Deploying environments to remote compute

Deploying environments to remote compute¶

Often researchers are running scientific and machine learning workflows on remote computational resources that use batch computing systems (e.g. HTCondor, SLURM). Some of these systems may not have shared filesystems, requiring that each worker node receive its own copy of the software environment. While locked Pixi environments significantly help with this, it is often advantageous to distribute the environment in the form of a Linux container image to the compute resources. These systems are able to mount Linux container images to worker nodes in ways that reduce the disk and memory cost to the user’s session, compared to installing Pixi and then downloading all dependencies of the software environment from the package indexes used. This also reduces the bandwidth use as the Linux container image can be cached at the compute resource host and efficiently replicated to the worker nodes, paying the bandwidth cost of download once. While Linux container technology historically has presented additional engineering and design overhead to researchers, Linux container construction of Pixi environments is simple and can be reduced to templated format. An example in the form of a templated Dockerfile is seen in Program 4.^[1] The template requires user input to define the target CUDA version (CUDA_VERSION) and the name of the Pixi environment to install (ENVIRONMENT). As the Pixi environment is already fully defined and locked it can be directly installed as normal in the build stage of the container image build, along with an entrypoint shell script that will activate the environment, and then copied from the build stage into the final stage to reduce the total image size by removing the cache and reducing the total number of layers in the final image.

Dockerfile

ARG CUDA_VERSION="12"
ARG ENVIRONMENT="gpu"

FROM ghcr.io/prefix-dev/pixi:noble AS build

# Redeclaring ARGS in a stage without a value inherits the global default
ARG CUDA_VERSION
ARG ENVIRONMENT

WORKDIR /app
COPY . .
ENV CONDA_OVERRIDE_CUDA=$CUDA_VERSION
RUN pixi install --locked --environment $ENVIRONMENT
RUN echo "#!/bin/bash" > /app/entrypoint.sh && \
    pixi shell-hook --environment $ENVIRONMENT -s bash >> /app/entrypoint.sh && \
    echo 'exec "$@"' >> /app/entrypoint.sh

FROM ghcr.io/prefix-dev/pixi:noble AS final

ARG ENVIRONMENT

WORKDIR /app
COPY --from=build /app/.pixi/envs/$ENVIRONMENT /app/.pixi/envs/$ENVIRONMENT
COPY --from=build /app/pixi.toml /app/pixi.toml
COPY --from=build /app/pixi.lock /app/pixi.lock
# The ignore files are needed for 'pixi run' to work in the container
COPY --from=build /app/.pixi/.gitignore /app/.pixi/.gitignore
COPY --from=build /app/.pixi/.condapackageignore /app/.pixi/.condapackageignore
COPY --from=build --chmod=0755 /app/entrypoint.sh /app/entrypoint.sh

ENTRYPOINT [ "/app/entrypoint.sh" ]

Program 4:The template structure of a Dockerfile for a locked Pixi environment with CUDA dependencies. The only values that need user input are the CUDA version and the name of the target environment.

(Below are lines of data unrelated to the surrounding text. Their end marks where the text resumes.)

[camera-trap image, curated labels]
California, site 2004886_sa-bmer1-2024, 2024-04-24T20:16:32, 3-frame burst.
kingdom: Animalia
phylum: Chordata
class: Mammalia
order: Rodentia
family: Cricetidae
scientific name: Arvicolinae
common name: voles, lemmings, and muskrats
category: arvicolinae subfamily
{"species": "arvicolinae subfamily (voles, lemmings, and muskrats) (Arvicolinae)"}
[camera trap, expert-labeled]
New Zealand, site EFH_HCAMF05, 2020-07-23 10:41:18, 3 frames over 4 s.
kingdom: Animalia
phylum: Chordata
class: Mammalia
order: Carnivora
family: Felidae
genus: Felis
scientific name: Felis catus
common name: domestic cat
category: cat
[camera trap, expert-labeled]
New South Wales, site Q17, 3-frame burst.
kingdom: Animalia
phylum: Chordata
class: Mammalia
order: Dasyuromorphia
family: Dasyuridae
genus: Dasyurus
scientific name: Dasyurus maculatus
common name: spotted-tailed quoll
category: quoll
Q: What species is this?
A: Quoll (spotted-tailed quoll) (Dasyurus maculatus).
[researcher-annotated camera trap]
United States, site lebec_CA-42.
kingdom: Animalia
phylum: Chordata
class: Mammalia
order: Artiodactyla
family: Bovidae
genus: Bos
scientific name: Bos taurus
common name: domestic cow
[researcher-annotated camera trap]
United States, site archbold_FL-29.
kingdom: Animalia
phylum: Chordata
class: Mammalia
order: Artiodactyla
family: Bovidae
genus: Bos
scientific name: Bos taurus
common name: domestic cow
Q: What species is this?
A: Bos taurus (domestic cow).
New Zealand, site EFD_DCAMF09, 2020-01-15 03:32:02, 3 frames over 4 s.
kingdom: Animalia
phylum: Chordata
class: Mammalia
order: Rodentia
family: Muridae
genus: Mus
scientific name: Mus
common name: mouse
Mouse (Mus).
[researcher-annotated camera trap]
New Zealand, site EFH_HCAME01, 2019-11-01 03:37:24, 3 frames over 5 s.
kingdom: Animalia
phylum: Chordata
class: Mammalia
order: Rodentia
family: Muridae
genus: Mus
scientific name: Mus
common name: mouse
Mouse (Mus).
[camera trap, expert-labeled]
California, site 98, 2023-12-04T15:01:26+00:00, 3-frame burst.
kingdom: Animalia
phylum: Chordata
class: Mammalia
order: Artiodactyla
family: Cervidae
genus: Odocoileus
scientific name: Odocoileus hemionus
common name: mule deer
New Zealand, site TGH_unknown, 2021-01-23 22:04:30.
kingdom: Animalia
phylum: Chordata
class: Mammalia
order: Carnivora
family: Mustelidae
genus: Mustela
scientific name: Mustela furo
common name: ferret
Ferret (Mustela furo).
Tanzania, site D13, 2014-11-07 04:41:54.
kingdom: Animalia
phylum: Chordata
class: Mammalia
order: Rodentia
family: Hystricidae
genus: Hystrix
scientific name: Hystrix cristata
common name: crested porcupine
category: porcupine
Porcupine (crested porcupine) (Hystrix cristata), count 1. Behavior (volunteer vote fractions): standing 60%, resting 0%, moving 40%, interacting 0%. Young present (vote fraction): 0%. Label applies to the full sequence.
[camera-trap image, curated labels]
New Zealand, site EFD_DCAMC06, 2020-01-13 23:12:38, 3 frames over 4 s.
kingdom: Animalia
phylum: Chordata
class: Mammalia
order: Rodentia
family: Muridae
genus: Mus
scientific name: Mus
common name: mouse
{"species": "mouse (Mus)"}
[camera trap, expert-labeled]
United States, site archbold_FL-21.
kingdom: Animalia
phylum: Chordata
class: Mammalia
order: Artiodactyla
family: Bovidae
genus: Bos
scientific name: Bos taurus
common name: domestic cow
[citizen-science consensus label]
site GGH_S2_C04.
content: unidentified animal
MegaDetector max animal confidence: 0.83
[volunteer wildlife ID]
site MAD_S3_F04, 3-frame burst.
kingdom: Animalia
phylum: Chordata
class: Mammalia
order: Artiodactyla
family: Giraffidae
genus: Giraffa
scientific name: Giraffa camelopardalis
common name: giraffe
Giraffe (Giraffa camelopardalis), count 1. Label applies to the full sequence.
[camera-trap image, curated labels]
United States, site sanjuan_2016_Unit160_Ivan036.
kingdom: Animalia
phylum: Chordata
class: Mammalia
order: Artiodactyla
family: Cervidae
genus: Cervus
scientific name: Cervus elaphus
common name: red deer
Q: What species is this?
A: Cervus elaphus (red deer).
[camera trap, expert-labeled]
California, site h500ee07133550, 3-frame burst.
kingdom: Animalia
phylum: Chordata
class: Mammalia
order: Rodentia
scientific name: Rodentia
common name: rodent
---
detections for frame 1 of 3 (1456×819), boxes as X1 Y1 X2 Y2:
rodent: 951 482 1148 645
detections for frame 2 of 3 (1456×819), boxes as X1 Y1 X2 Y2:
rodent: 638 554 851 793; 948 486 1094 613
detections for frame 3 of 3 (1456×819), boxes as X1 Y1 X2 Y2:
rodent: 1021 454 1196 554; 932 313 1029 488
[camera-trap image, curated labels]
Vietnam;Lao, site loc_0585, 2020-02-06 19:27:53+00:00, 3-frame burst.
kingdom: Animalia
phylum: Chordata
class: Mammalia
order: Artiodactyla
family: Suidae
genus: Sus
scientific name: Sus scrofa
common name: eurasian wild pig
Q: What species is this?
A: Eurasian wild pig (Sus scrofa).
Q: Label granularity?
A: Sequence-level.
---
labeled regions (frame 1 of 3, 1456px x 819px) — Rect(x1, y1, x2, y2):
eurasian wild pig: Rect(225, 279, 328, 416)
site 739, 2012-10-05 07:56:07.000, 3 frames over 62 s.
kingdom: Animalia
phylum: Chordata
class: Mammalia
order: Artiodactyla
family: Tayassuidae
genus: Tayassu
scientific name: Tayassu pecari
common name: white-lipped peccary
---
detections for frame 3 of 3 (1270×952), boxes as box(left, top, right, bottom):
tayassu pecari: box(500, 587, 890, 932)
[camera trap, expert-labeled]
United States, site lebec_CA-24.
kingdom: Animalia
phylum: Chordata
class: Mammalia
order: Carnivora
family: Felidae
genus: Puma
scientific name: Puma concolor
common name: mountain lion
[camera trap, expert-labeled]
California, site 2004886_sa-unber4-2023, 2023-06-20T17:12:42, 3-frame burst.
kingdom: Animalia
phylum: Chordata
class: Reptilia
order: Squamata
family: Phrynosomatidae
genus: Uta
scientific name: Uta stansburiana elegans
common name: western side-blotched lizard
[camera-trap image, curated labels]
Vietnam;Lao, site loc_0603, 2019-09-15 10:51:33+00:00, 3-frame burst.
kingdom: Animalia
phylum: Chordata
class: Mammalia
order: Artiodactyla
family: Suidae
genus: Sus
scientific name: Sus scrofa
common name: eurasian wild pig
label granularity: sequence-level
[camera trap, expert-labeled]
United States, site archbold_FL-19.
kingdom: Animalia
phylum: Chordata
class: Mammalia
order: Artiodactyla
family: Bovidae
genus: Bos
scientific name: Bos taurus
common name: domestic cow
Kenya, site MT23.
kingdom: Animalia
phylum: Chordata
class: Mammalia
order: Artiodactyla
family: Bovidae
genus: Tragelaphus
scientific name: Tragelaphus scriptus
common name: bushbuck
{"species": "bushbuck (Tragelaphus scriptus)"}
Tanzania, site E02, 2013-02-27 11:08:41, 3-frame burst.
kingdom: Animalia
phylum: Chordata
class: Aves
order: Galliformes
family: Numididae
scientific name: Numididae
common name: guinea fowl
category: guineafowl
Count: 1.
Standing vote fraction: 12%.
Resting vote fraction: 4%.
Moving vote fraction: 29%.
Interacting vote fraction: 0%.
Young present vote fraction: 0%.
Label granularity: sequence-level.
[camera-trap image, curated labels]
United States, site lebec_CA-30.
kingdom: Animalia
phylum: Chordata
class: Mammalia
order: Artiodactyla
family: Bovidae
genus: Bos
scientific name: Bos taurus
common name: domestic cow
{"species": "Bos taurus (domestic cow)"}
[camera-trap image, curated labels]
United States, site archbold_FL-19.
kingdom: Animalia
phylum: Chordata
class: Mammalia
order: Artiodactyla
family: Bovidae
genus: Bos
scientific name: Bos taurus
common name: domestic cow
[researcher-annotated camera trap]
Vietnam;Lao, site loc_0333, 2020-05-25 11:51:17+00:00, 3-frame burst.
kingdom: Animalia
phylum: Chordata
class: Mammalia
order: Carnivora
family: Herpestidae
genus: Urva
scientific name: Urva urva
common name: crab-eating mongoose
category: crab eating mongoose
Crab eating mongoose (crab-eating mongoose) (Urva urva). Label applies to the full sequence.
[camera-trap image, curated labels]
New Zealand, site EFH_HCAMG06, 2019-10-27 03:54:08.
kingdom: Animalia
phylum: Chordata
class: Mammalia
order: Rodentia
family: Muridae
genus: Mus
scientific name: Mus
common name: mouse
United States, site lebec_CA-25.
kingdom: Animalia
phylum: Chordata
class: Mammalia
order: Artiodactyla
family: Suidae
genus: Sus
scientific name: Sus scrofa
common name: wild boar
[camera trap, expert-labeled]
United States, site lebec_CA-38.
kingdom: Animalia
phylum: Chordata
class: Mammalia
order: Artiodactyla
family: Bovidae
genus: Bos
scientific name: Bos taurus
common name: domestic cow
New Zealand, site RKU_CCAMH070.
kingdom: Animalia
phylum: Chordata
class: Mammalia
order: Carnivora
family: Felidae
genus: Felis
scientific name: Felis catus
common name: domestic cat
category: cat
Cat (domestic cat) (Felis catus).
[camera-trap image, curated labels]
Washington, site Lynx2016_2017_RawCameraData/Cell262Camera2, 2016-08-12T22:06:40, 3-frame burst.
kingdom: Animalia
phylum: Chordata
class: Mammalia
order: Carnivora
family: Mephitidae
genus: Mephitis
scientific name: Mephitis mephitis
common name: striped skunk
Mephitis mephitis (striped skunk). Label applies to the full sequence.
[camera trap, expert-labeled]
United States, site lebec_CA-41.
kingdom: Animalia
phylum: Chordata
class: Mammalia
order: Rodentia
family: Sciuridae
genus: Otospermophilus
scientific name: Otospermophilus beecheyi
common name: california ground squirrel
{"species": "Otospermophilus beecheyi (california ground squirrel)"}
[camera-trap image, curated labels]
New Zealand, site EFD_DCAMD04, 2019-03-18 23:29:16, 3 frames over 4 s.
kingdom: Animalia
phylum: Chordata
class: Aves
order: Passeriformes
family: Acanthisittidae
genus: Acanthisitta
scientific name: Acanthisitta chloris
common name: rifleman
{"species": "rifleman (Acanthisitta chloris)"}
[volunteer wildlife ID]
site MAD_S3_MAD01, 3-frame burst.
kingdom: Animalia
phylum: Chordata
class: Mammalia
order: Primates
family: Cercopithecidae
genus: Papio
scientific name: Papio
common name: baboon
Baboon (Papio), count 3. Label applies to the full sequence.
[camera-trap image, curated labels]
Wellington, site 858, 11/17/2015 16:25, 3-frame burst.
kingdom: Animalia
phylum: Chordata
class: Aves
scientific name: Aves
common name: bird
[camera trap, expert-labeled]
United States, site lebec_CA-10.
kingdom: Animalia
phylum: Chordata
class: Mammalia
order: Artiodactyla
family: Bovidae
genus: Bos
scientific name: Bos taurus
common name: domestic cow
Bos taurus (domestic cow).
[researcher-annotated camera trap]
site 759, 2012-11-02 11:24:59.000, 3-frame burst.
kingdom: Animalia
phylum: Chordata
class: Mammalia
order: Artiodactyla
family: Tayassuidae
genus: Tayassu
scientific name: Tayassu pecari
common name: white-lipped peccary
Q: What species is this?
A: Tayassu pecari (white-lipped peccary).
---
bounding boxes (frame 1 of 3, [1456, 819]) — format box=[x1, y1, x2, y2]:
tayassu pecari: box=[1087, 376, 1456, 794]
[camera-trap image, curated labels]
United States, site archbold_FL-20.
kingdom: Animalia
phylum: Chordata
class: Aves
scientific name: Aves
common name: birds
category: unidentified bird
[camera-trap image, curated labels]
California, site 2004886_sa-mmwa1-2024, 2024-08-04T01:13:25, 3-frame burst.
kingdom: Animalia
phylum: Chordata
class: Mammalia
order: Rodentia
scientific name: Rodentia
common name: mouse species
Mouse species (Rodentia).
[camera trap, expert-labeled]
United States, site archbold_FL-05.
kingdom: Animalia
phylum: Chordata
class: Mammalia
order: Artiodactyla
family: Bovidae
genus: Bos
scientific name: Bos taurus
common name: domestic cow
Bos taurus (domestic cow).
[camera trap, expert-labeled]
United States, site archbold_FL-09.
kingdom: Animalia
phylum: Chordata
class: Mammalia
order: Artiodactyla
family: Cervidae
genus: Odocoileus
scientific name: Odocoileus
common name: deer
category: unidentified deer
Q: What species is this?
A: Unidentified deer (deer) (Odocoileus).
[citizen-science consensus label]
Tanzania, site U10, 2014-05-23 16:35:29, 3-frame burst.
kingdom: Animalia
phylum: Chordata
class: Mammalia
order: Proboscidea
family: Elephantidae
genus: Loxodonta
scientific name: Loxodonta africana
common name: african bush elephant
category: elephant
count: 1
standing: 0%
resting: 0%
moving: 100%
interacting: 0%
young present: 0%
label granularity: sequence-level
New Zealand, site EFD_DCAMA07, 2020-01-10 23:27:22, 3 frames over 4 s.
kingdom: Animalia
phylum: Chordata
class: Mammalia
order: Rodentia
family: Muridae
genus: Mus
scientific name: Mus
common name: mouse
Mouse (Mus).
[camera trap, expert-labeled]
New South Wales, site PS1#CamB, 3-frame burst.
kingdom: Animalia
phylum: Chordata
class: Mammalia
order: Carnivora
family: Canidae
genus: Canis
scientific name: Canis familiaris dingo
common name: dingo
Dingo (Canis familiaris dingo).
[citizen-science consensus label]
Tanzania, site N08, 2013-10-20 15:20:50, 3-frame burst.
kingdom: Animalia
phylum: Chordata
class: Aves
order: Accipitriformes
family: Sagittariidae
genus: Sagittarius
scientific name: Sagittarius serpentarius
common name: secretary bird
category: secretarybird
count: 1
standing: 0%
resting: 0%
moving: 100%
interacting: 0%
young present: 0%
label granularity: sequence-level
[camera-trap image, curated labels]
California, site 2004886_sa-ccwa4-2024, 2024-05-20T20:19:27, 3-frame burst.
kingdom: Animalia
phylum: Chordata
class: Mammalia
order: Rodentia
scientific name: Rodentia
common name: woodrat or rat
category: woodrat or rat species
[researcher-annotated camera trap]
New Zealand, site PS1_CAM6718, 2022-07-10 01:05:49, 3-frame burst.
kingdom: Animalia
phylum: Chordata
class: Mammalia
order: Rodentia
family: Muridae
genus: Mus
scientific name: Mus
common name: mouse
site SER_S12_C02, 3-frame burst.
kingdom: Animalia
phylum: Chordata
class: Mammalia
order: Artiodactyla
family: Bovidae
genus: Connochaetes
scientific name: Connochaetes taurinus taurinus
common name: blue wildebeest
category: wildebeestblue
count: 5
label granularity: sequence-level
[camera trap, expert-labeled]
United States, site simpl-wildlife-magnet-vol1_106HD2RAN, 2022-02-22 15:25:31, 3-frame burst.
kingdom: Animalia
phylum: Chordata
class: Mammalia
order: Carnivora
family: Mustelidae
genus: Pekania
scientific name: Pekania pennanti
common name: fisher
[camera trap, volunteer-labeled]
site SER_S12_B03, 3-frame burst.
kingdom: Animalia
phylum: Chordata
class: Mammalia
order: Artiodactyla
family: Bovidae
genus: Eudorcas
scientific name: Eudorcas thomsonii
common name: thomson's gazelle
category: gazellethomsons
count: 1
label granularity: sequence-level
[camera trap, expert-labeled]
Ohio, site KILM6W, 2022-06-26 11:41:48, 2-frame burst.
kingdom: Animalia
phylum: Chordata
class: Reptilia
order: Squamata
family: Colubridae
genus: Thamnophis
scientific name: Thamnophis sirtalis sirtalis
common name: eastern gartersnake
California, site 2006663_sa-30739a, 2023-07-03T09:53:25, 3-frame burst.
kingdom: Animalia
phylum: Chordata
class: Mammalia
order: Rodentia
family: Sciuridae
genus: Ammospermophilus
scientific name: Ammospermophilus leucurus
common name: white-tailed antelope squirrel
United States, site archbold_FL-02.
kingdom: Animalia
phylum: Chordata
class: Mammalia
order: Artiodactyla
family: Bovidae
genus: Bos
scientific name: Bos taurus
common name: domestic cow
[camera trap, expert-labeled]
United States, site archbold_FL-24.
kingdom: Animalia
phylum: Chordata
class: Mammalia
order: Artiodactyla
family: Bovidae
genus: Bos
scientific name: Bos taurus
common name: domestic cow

The Dockerfile can then be built into a Linux container image binary file which can be distributed to a container image registry. Batch computing system workflow definition files can use these container images to provide the software environment for the computing jobs, which pull the images from the container image registry when requested by the job.

Footnotes¶

As many compute facilities do not allow for use of Docker directly given security concerns, Apptainer container image formats are more common. Apptainer definition files are similarly easy to write as compared to Dockerfiles and Docker container images can be converted into a format that Apptainer can use. As Docker is a more common format in the broader computing world, including commercial settings, it has been used for this example. These workflows are not limited to a single container image format.
↩